A Godot-native framework for LLM-driven NPCs with tools, memory, and goal-oriented behavior in small simulation scenes. Focused on local models, reproducible evaluations, and pluggable inference backends.
nMaintained by JustInternetAI
Founded by Andrew Madison and Justin Madison
Agent Arena combines a high-performance Godot 4 C++ module with a Python-based training and evaluation harness to create a testbed for multi-agent AI research. Agents interact in deterministic sandbox environments using function-calling tool APIs, episodic memory, and RAG-based retrieval.
- Godot C++ Module: Deterministic tick loop, event bus, navigation, sensors, stable replay logs
- Agent Runtime: Adapters for llama.cpp, TensorRT-LLM, vLLM with function-calling tool API
- Tool System: World querying (vision rays, inventories), pathfinding, crafting actions via JSON schemas
- Memory & RAG: Short-term scratchpad + long-term vector store with episode summaries
- Benchmark Scenes: 3 sandbox environments (foraging, crafting chain, team capture) with metrics
- Eval Harness: Seedable scenarios, scorecards, replays, unit tests for agent APIs
- Curriculum learning with increasing scene complexity
- Self-play RL fine-tuning (PPO on discrete action schemas)

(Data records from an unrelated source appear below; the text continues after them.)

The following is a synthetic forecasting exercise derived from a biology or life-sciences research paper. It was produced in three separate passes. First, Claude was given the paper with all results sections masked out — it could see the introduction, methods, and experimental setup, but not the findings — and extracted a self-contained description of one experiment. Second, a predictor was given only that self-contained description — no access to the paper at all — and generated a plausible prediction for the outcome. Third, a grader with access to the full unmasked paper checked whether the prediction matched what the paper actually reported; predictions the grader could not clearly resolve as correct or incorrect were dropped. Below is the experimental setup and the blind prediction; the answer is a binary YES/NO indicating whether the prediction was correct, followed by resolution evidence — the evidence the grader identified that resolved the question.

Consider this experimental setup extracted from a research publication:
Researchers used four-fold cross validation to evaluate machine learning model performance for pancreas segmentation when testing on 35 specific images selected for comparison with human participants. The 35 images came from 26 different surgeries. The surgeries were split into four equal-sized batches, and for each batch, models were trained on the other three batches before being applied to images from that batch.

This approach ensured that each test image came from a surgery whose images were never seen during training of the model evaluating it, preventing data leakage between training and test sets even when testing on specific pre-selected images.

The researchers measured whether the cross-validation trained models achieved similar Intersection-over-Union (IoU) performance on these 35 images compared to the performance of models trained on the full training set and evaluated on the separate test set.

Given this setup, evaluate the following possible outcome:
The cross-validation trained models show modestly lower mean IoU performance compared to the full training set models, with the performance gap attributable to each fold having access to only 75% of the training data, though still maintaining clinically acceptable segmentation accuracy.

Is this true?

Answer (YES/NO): NO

- Multi-modal support with small vision encoders (CLIP-like) for visual observations
┌─────────────────────────────────────────────────────────┐
│ Godot 4 Engine │
│ ┌──────────────────────────────────────────────────┐ │
│ │ Agent Arena C++ Module (GDExtension) │ │
│ │ • Deterministic Simulation Loop │ │
│ │ • Event Bus & Sensors │ │
│ │ • Navigation & Pathfinding │ │
│ │ • Action Execution & World State │ │
│ └──────────────────┬───────────────────────────────┘ │
└─────────────────────┼───────────────────────────────────┘
│ IPC / gRPC / HTTP
┌────────────┴────────────┐
│ Python Agent Runtime │
│ • LLM Inference │
│ • Tool Dispatching │
│ • Memory Management │
│ • RAG Retrieval │
└─────────┬───────────────┘
│
┌────────────┼────────────┐
│ │ │
llama.cpp TensorRT-LLM vLLM
- Game Engine: Godot 4 with GDExtension (C++)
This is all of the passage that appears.